-
Notifications
You must be signed in to change notification settings - Fork 25.7k
Description
- OS: Ubuntu 16.04
- PyTorch version: e58a53a
- How you installed PyTorch (conda, pip, source): source
- Python version: 3.6.4
- CUDA/cuDNN version: 9.0 / 7.0.3
- GPU models and configuration: V100
- GCC version (if compiling from source): 5.4
There seems to have been a regression from PyTorch 0.30 in master. You would need multi GPU machine to show this problem. Please have two windows open
Window 1
Run nvidia-smi -l 5
Window 2
Run the following python script by stepping through pdb
import torch
import pdb
gpu = 1
pdb.set_trace()
with torch.cuda.device(gpu):
pdb.set_trace()
Here is what happens
- Hit the first
set_trace- no context created on any GPUs - Hit the second
set_trace- context is created on GPU 0 (instead of GPU1)

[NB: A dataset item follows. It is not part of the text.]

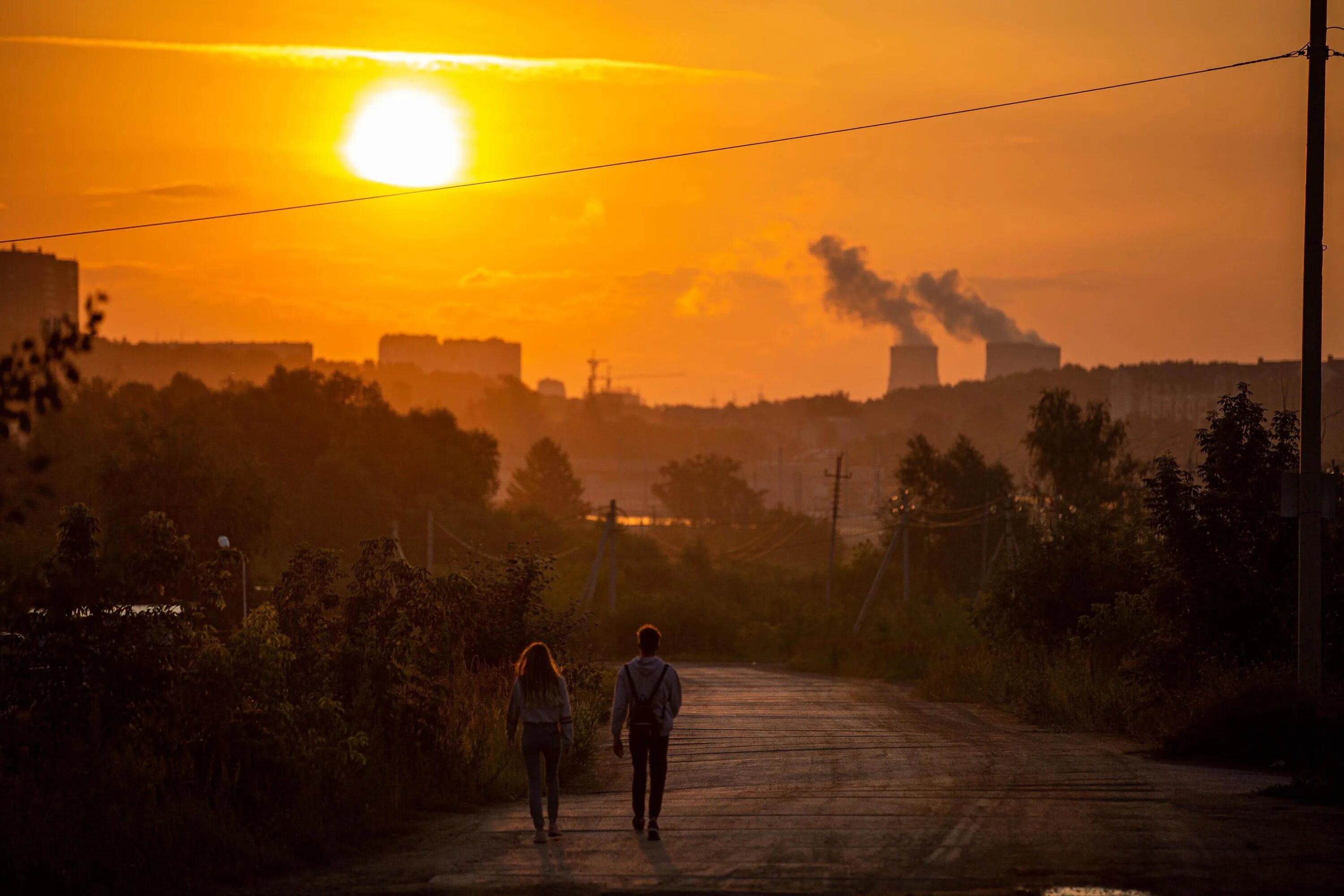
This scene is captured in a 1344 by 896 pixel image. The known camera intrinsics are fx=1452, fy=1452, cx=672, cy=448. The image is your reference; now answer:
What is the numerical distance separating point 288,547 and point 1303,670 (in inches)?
2435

This is due to how initialization happens inside torch/cuda/__init__.py
- First hit is
__enter__forclass devicewhich calls_lazy_init() - Since this is the first call
_lazy_init()will actually do something. Problem starts attorch._C._cuda_init() - This calls goes to
THCPModule_initExtensionintorch/csrc/cuda/Module.cpp - This will call
THCPModule_initCudawhich in turn callsstate = at::globalContext().lazyInitCUDA();. - Inside ATen contexts will eventually get created on GPU 0 since it assumes that
cudaSetDevicehas already been called
In fact any function that calls _lazy_init() in torch.cuda will create a context on GPU 0 the first time it is called because of this, irrespective what the user asked for. This is not harmful in a single GPU setting, but on a multi GPU setting as is the case with our cluster, different users get different GPUs, and everybody will have these contexts on GPU 0, no matter what. And contexts take up a fair bit of memory.
I think the right thing to do is to have a _lazy_init(gpuId) which in turns sends down into THCPModule_initExtension to do the right thing.

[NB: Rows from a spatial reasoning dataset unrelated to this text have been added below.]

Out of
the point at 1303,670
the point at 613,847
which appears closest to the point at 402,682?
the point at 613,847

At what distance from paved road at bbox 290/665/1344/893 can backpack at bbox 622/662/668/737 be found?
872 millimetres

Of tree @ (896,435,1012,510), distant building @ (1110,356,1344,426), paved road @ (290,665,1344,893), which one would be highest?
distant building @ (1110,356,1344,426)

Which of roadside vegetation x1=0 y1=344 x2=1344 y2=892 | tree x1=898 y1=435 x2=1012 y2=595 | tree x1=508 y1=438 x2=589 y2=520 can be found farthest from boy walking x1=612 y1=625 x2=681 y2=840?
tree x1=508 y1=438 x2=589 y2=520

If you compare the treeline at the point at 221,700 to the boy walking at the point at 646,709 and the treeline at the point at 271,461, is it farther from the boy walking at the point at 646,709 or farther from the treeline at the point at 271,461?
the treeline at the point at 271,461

Quite interestingly set_device() does not call _lazy_init() which also looks like a bug to me since _lazy_init() seems to do a lot of initialization.
This works just fine in PyTorch 0.30 btw where with torch.cuda.device(gpu) will only create contexts on the GPU you ask for.
I am happy to try to fix this but I wanted to get a broader context on why things are this way.